Use pipeline forecast as evidence, apply the constraint "show sensitivity ranges", and explicitly note how the plan reduces forecast leakage. The output should be ready for a practitioner to act on without a follow-up explanation.

Rubric

Use board questions as evidence, apply the constraint "state assumptions", and explicitly note how the plan reduces unexplained variance. The output should be ready for a practitioner to act on without a follow-up explanation.

Sampling plan

Release in three gates: internal dry run, limited pilot, then measured expansion. Each gate must show evidence that separate actuals from forecast is true in practice, not only in documentation.

Release decision

Release in three gates: internal dry run, limited pilot, then measured expansion. Each gate must show evidence that show sensitivity ranges is true in practice, not only in documentation.

Recommended Decision

Proceed with a narrow pilot focused on P&L exports and headcount plan. Treat false precision as the primary launch blocker.

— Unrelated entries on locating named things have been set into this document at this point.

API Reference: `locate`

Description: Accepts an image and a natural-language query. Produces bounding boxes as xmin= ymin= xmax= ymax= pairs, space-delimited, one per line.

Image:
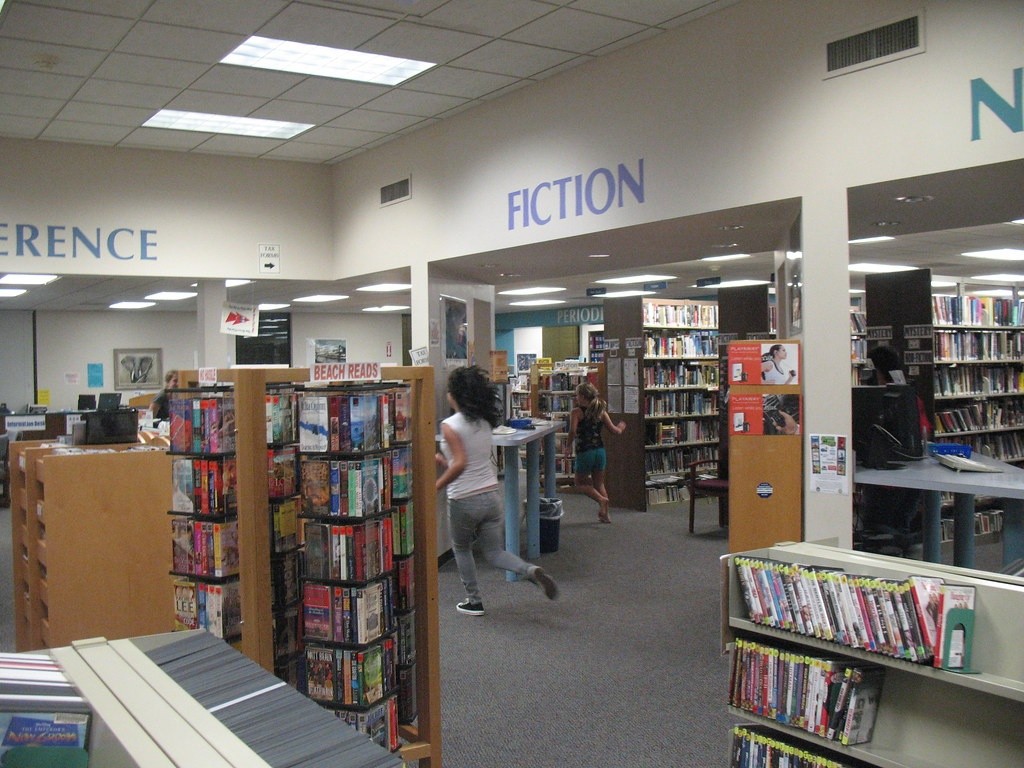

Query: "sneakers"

xmin=528 ymin=565 xmax=558 ymax=600
xmin=457 ymin=599 xmax=484 ymax=615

The first milestone should prove that the workflow produces a usable driver model narrative, scenario table, and board-ready recommendation with clear evidence, named owners, and a review path for ambiguous cases.

Expected quality checks

  • The result is specific to AI-assisted financial planning, scenario analysis, investor memos, and board reporting.
  • It includes the required sections: Success criteria, Golden tasks, Adversarial tasks, Rubric, Sampling plan, Release decision.
  • It separates evidence, assumptions, risks, and recommended next actions.
  • It includes practical verification steps, not only generic advice.
  • It names the most important failure mode for this domain: false precision.

Reuse note

Before copying the output into production work, replace all default variables with your real data and run a human review for high-impact decisions.

README

README.md

Finance Strategy: Evaluation and Red-Team Harness

Use this prompt when you need eval matrix, adversarial cases, grading rubric, and release threshold for AI-assisted financial planning, scenario analysis, investor memos, and board reporting.

Best for

  • FP&A teams, founders, investors, strategy leads
  • Teams that already have partial context but need a sharper, reusable artifact
  • AI workflows where the output must be auditable, editable, and easy to hand off

How to use

  1. Replace the variables in the prompt with your real project context.
  2. Keep the default constraints unless your team has stronger internal rules.
  3. Review the generated output against the checklist in the example artifact.

Design notes

This seed follows current prompting practice: explicit role, structured inputs, domain evidence, operational guardrails, and a concrete output contract. It is written in English for international PromptHub users.